Gefährlich ist die wiederholte Äußerung von Fernández, dass er den Konsum anspornen werde, “indem er Geld in die Taschen aller Konsumenten steckt”. Woher soll dieses Geld stammen? Die Gewerkschaften interpretieren dies als eine Zustimmung zu bedeutenden Lohnerhöhungen, die dann eine gefährliche inflationäre Wirkung haben. Die Regierung hat auf alle Fälle keine Möglichkeit, Geld für den Konsum beizusteuern. Die jüngsten Steuergeschenke von Macri sind ohnehin schon unvereinbar mit dem Ziel der ausgeglichen Staatsfinanzen.

Ebenfalls sprach er davon, die Bindung der Tarife (und des Erdölpreises) an den Dollar aufzuheben. Das ist sehr gefährlich, weil die internationalen Investoren ihre Kalkulation in Dollar machen. In Vaca Muerta müssen noch etliche Milliarden Dollar investiert werden, um die notwendige Produktion zu erreichen. Macri hat grundsätzlich versucht, dass die Tarife öffentlicher Dienste und auch der Erdölprodukte die vollen Kosten decken, einschließlich Instandhaltung und auch Gewinn der Betreiber. Unter den Kirchner-Regierungen wurden die Tarife gedrückt, so dass kaum Instandhaltung stattfand, die Unternehmen Verluste hatten und infolgedessen die Investitionen ungenügend waren. Wird Fernández so etwas wiederholen? Er deutet es auf alle Fälle an.

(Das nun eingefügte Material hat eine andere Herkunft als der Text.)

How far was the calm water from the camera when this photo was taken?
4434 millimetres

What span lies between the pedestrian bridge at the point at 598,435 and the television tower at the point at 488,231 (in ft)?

Fernández hat auch den gefährlichen Gedanken geäußert, dass die Inflation keine monetäre Ursache habe. Gewiss: die Inflation beruht auch auf Kostenerhöhungen, auf Änderung der relativen Preise (in den letzten Jahren besonders die starke Zunahme der Tarife öffentlicher Dienste) und auf der Abwertung. Aber die monetäre Entwicklung hat auch eine bedeutende Wirkung, weil sie nicht nur allgemein eine höhere Nachfrage schafft, die Preiserhöhungen erleichtert, sondern weil sie zu erhöhten Dollarkäufen führt, die den Kurs in die Höhe treiben. Die Inflation ist in Argentinien ein sehr komplexes Phänomen, das schon an die 70 Jahre dauert (mit Unterbrechung im Jahr 1952 und dann von 1991 bis 2001) und auch drei Hyperinflationen aufwies (die als Zunahme von 50% und mehr in einem Monat definiert werden). Die verschiedenen Regierung hätten gewiss gewollt, dass die Inflation gebändigt werde, aber es gelang ihnen nicht. Und Alberto Fernández glaubt von Anfang an nicht, dass ihm dies gelingen werde. Man kann jedoch seinen Hinweis auf die monetäre Seite der Inflation auch dahingehend auslegen, dass unter Macri die Bändigung der Inflation mit monetären Mitteln überschätzt wurde, so dass das Ergebnis unbefriedigend war. Das sollte er jedoch klären.

Über Senkung von Staatsausgaben sagt Fernández nur, dass er die hohen Zinsen auf Leliq abschaffen will, die schließlich der Staat bezahlt und die das ganze Zinsgefüge in die Höhe treiben. Wie er das erreichen will, sagt er nicht. Vielleicht haben sich seine Wirtschaftler sich Gedanken über dieses Problem gemacht. Denn wenn man einfach keine Leliq mehr ausgibt, dann entsteht ein gefährlich hohe Geldschöpfung. Dabei kommt hier der Gedanke auf, dass es schließlich zu einem Bonex-Plan kommt (etwa wie der von Menem am Anfang seiner Regierung), so dass die Inhaber von Leliq langfristige Staatspapiere in Dollar zu niedrigen Zinsen erhalten.

Alberto Fernández hat einige gut ausgebildete und erfahrene Ökonomen um sich: Nielsen, Alvarez Agis, Kulfas.u.a. Gelegentlich spricht er auch mit Melconian, mit dem er sich schon seit 2005 periodisch unterhält, der unter Macri eine Zeit lang Präsident der Banco Nación war, und jetzt sehr kritisch über die Wirtschaftspolitik von Macri ist (Siehe seinen Artikel in “La Nación” vom 15.9.19). Alle, und ganz besonders Melconian, dürften ihm erklären, was auf ihn zukommt. Ob er jedoch wirklich versteht, dass er seine schönen Versprechen vergessen und mit einer komplizierten Lage zurechtkommen muss, weiß man nicht. Die Gefahr, dass er schließlich doch einen Teil seines Versprechens über Schaffung von Kaufkraft der Konsumenten erfüllen will, sollte nicht unterschätzt werden. Umso mehr, als voraussichtlich Cristina u.a. bedeutende Parteimitglieder mitmischen dürften, von denen viele, um es mild zu sagen, eigenartige Gedanken haben.